Dear Editor,

We read with great interest the article of Bendib et al. published in Critical Care [1], in which they systematically assessed inflammatory mediators in pneumonia-related ARDS, both in airways and blood compartments. The authors observed a lung compartmentalization of inflammatory mediators, with important heterogeneity in the bronchoalveolar lavage fluid-to-serum concentration ratios across the mediators screened. The concept of compartmentalization of inflammation has already been formulated in pneumonia [2], and issues raised by assessing lung inflammation using blood inflammatory markers has also been highlighted, as well as the subsequent limitations of these biomarkers for bedside management [3]. However, we believe that it is critical to examine it further in ARDS, in this COVID-19 era. Indeed, since the beginning of the pandemic, most of the studies exploring immune dysregulation during COVID-19 were nevertheless based on data obtained only from blood, not because this is the most relevant compartment, but because it is the most easily accessible.

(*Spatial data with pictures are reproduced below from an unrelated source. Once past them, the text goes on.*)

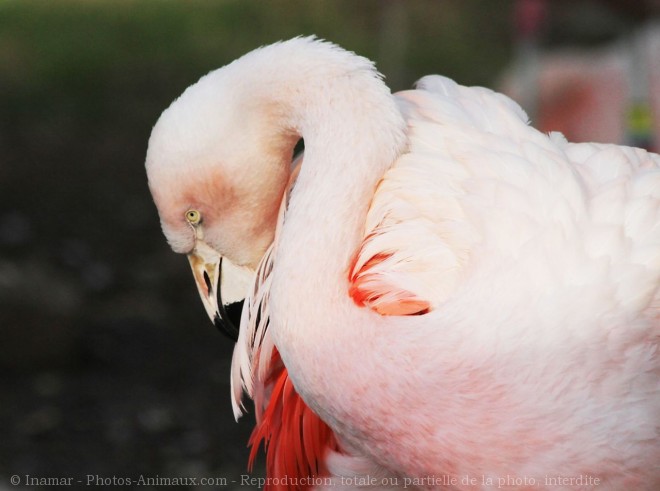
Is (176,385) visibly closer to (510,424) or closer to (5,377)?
(5,377)

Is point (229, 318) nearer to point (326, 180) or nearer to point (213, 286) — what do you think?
point (213, 286)

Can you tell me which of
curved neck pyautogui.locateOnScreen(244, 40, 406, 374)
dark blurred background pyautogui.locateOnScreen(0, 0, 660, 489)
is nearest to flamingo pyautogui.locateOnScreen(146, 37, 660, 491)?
curved neck pyautogui.locateOnScreen(244, 40, 406, 374)

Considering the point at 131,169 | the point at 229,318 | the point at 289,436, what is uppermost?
the point at 229,318

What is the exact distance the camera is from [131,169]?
23.4 feet

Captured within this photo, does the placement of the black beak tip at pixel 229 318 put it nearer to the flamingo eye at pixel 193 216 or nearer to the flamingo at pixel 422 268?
the flamingo at pixel 422 268

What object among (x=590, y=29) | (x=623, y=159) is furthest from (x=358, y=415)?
(x=590, y=29)

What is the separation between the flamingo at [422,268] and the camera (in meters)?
2.10

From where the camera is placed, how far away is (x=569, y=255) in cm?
217

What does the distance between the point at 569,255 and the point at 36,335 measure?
3560mm

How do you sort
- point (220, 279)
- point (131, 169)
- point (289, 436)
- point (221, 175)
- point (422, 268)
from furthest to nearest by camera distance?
point (131, 169) → point (289, 436) → point (220, 279) → point (221, 175) → point (422, 268)

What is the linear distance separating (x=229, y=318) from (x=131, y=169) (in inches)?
184

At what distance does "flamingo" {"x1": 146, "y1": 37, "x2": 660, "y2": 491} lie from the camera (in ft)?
6.88

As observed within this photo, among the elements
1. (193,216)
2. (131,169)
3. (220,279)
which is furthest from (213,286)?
(131,169)

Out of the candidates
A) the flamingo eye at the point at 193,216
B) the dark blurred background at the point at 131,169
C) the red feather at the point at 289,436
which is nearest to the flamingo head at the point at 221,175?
the flamingo eye at the point at 193,216
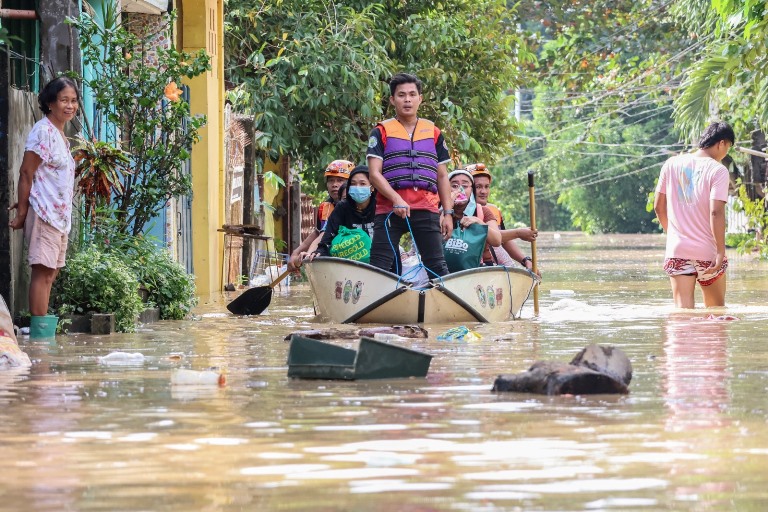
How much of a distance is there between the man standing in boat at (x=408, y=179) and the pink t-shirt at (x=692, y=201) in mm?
1988

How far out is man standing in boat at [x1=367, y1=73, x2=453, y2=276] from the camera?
12977 millimetres

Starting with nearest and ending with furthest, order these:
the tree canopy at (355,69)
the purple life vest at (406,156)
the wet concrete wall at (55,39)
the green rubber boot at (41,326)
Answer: the green rubber boot at (41,326)
the purple life vest at (406,156)
the wet concrete wall at (55,39)
the tree canopy at (355,69)

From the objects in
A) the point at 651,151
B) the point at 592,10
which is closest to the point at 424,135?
the point at 592,10

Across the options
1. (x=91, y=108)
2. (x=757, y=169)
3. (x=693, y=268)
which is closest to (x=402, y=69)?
(x=91, y=108)

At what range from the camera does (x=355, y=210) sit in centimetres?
1418

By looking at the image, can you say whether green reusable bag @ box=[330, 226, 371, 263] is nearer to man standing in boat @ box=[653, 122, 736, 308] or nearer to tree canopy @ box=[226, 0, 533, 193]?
man standing in boat @ box=[653, 122, 736, 308]

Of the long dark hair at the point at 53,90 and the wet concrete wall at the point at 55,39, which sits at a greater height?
the wet concrete wall at the point at 55,39

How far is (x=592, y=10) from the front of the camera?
3709 cm

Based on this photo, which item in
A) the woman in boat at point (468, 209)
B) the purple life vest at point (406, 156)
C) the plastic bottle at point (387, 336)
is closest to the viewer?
the plastic bottle at point (387, 336)

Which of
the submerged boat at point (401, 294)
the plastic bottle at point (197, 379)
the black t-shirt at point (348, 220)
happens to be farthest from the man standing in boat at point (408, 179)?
the plastic bottle at point (197, 379)

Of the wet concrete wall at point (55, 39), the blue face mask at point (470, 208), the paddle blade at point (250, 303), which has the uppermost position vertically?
the wet concrete wall at point (55, 39)

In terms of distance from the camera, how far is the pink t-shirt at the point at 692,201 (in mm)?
A: 13453

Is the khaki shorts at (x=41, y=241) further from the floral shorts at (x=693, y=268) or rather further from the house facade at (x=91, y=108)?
the floral shorts at (x=693, y=268)

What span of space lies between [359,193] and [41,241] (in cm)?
355
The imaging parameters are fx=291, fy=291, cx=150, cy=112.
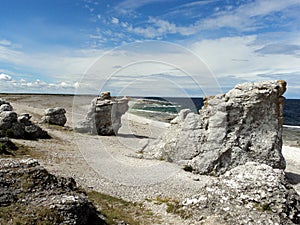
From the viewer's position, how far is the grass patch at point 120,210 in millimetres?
12848

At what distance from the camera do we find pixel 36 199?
10.7 meters

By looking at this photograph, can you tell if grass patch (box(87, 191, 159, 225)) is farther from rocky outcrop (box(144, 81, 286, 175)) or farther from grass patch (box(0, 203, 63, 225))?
rocky outcrop (box(144, 81, 286, 175))

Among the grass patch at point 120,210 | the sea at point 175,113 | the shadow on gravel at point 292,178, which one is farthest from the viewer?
the sea at point 175,113

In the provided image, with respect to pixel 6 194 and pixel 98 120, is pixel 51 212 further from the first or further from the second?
pixel 98 120

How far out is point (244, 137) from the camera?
869 inches

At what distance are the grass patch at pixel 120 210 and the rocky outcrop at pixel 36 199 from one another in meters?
0.84

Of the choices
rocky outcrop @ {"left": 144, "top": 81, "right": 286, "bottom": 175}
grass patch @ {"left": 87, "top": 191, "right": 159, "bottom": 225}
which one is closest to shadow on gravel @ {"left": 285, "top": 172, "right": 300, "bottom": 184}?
rocky outcrop @ {"left": 144, "top": 81, "right": 286, "bottom": 175}

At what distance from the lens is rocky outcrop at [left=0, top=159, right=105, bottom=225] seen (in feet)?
31.8

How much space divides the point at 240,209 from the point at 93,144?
1942cm

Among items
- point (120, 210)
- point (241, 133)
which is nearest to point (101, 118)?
point (241, 133)

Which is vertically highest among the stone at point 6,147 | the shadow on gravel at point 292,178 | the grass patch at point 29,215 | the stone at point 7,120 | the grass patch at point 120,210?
the stone at point 7,120

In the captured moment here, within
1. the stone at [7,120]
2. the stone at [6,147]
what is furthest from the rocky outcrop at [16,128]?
the stone at [6,147]

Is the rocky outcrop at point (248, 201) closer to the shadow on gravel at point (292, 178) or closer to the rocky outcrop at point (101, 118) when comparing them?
the shadow on gravel at point (292, 178)

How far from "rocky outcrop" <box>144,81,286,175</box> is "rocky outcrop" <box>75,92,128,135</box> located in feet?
48.8
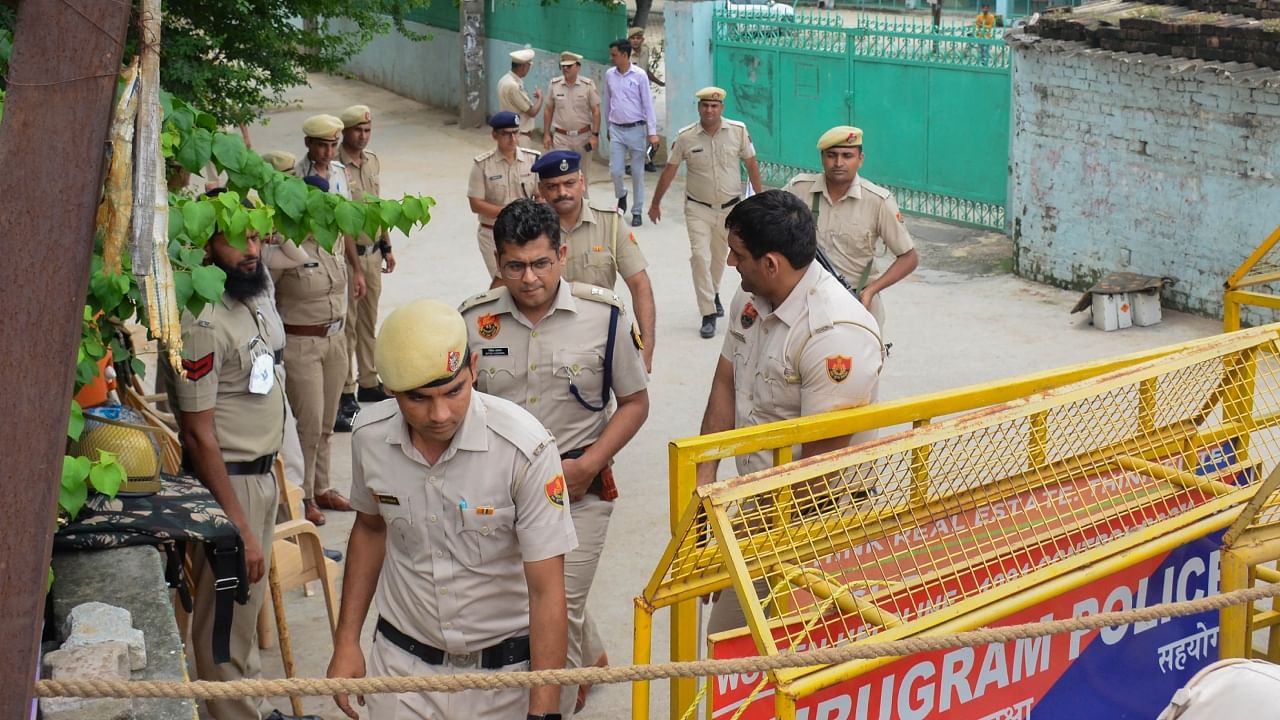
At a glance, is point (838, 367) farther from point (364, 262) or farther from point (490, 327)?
point (364, 262)

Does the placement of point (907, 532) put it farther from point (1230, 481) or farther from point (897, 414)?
point (1230, 481)

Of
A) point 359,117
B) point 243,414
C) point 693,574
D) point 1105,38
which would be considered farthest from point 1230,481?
point 1105,38

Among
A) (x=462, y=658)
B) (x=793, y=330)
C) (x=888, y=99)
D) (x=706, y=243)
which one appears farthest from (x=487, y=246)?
(x=888, y=99)

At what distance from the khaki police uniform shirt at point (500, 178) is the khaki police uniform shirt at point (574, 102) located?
5504mm

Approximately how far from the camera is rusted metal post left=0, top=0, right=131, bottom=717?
Answer: 2150mm

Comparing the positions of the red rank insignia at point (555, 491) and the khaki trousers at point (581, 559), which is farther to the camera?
the khaki trousers at point (581, 559)

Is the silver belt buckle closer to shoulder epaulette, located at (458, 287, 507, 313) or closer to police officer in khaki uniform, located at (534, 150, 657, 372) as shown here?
shoulder epaulette, located at (458, 287, 507, 313)

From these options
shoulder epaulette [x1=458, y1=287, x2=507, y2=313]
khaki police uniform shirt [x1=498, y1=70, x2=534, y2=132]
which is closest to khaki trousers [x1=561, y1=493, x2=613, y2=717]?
shoulder epaulette [x1=458, y1=287, x2=507, y2=313]

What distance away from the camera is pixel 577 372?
184 inches

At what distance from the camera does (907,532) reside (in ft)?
12.6

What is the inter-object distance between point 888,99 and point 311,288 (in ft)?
27.3

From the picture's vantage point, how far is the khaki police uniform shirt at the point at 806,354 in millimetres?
4125

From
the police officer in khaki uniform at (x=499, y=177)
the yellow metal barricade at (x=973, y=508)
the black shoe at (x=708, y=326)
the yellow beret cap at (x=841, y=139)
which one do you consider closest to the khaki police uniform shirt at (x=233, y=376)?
the yellow metal barricade at (x=973, y=508)

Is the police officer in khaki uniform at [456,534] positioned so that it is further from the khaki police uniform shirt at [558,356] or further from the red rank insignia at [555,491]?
the khaki police uniform shirt at [558,356]
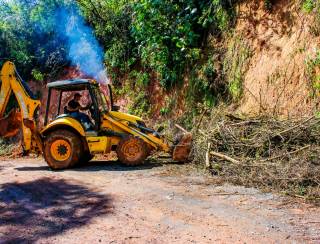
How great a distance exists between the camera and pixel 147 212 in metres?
6.43

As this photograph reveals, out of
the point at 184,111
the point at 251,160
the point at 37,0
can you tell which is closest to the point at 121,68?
the point at 184,111

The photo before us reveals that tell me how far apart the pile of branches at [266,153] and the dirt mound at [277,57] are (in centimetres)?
126

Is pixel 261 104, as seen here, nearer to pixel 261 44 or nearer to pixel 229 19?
pixel 261 44

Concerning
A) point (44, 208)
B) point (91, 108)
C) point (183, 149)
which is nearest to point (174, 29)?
point (91, 108)

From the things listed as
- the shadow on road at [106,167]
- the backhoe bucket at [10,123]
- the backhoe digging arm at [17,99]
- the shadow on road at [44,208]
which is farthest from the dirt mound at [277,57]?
the backhoe bucket at [10,123]

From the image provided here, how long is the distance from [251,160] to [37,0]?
52.5 feet

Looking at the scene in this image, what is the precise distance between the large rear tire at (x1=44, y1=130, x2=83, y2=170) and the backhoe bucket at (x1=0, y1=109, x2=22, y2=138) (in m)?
1.31

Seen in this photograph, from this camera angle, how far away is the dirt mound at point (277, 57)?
1054 centimetres

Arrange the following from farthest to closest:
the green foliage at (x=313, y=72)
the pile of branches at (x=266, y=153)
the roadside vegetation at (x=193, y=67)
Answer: the green foliage at (x=313, y=72) < the roadside vegetation at (x=193, y=67) < the pile of branches at (x=266, y=153)

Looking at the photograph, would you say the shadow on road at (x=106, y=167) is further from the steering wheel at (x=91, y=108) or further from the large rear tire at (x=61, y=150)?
the steering wheel at (x=91, y=108)

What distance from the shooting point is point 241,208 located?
647cm

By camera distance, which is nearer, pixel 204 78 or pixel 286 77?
pixel 286 77

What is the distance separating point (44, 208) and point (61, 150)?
4006 millimetres

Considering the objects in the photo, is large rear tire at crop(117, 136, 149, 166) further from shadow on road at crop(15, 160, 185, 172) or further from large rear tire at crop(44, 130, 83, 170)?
large rear tire at crop(44, 130, 83, 170)
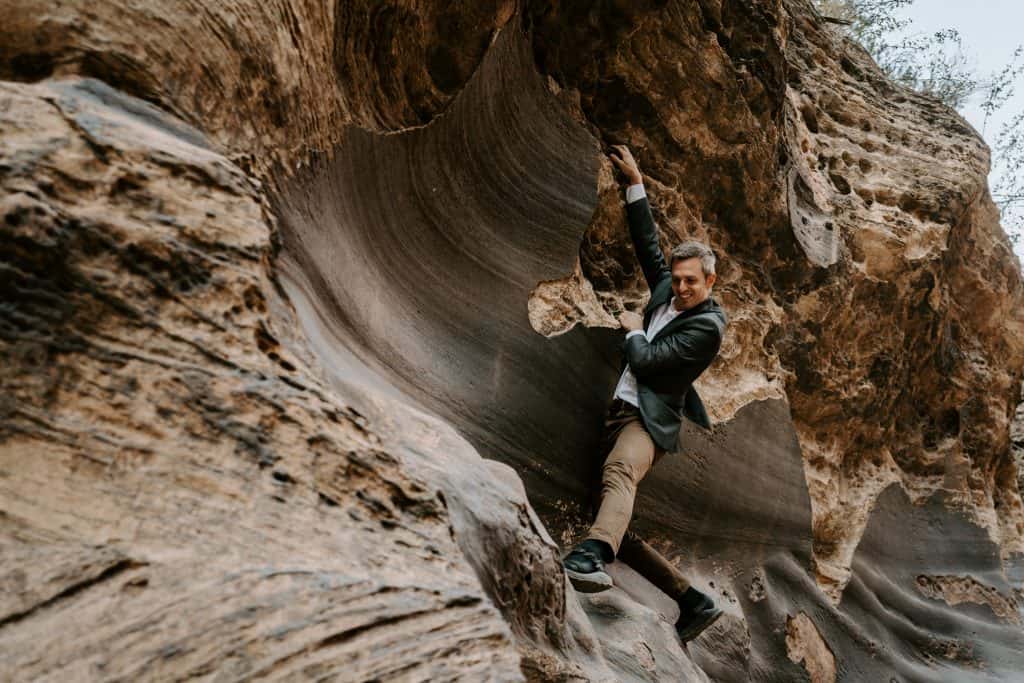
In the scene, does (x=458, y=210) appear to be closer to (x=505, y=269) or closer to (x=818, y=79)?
(x=505, y=269)

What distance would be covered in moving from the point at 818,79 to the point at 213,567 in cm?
649

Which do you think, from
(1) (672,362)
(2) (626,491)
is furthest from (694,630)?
(1) (672,362)

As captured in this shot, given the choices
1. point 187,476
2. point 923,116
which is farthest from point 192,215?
point 923,116

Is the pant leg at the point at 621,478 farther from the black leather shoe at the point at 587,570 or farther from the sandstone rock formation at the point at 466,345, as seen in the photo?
the sandstone rock formation at the point at 466,345

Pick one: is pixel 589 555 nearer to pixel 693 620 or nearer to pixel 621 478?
pixel 621 478

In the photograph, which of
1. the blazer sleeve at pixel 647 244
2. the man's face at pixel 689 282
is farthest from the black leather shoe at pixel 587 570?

In complement to the work of Bendib et al., we evaluated coincident inflammatory mediators in blood and respiratory fluids (endotracheal aspirates [ETA]) of 21 critically ill COVID-19 patients with ARDS requiring mechanical ventilation, within 48 h of their admission in ICU. As observed by Bendib et al., we found an increased ETA-to-blood concentration ratio for IL-8, the cytokine for which concentration was the most compartmentalized to the lung. However, in our COVID-19 ARDS cohort, the median (quartile 1; quartile 3) ratio was highly elevated: 7355 (1959; 22433), compared to 20 in the study of Bendib et al. Moreover, ETA to blood concentration ratios of IL-1RA, IL-6, IFN-γ, TNF-α and CXL10 were also highly elevated (Fig. 1), at a higher level than those reported by Bendib et al. for ARDS without shock. Thus, during COVID-19-driven ARDS -and even compared to non-COVID-pneumonia-related ARDS- inflammation appears highly compartmentalized to the lungs. These results are in line with publications reporting relatively low levels of systemic inflammatory mediators compared to other conditions requiring ICU [4, 5]. Taken together, these data challenge the concept of “systemic cytokine-storm” that has been employed to describe immune dysregulation during severe COVID-19. Consequently, in our quest of identifying reliable biomarker in pneumonia-induced ARDS -whether COVID or not-, lungs should not be excluded.

Fig. 1
figure 1

Endotracheal aspiration (ETA)-to-serum concentration ratio of inflammatory biomarkers in COVID-19-related ARDS. Inflammatory mediators (IL-1Ra, IL-6, IL-8, IL-10, CXCL-10, IFN-γ, TNF-α) were measured in blood (serum) and supernatants of endotracheal aspirations with the Bio-Plex Pro Human cytokines panel (Bio-Rad) in a multiplex fluorescent bead assay (Luminex), according to the manufacturer’s instructions. The density ratio of endotracheal aspiration (g/mL) was 1:1. Circles and bars represent median values and interquartile range respectively

Authors’ response

Interleukin-8 is highly compartmentalized to the lungs in COVID-19 and non-COVID-19 ARDS

We thank Jouan et al. for their letter related to our recently published article [1]. Although serum biomarkers can depict specific profiles in patients with ARDS associated with COVID-19 and other diseases [6], the degree of cytokine release is markedly lower in critically ill COVID-19 than in other disorders associated with elevated cytokines (e.g., non-COVID-19 ARDS, sepsis, CAR-T cell therapy) [7]. Assessing the production of lung borne cytokines might thus be particularly relevant in COVID-19 patients. Consistent with our results in non-COVID-19 ARDS patients, Jouan et al. showed in patients with severe SARS-CoV-2 infection that the highest endotracheal aspirates (ETA) to blood concentration ratio was observed for interleukin-8 (IL-8). The authors pointed out some differences regarding the magnitude of the concentration gradient they measured (median value of the ETA to blood ratio of IL-8: 7355) and ours, which included only non-COVID-19 patients with pneumonia-associated ARDS (median value of the broncho-alveolar lavage (BAL) to serum ratio of IL-8: 21). Such magnitude difference might be due to the following factors: (1) a dilution of BAL fluid samples; (2) differences in IL-8 concentrations in proximal vs. distal airways and hypothetically, (3) higher IL-8 lung to blood concentration ratios in COVID-19 than in non-COVID-19 patients. ETA to blood concentration ratios of other cytokines, including interleukin-6 were also highly elevated in COVID-19 patients in the letter of Jouan et al. However, the clinical implications of these findings need to be investigated. Further studies will be needed to assess whether measuring lung to blood concentration ratios of selected biomarkers could help target patients most likely to benefit from immunomodulating drugs targeting cytokine pathways [8].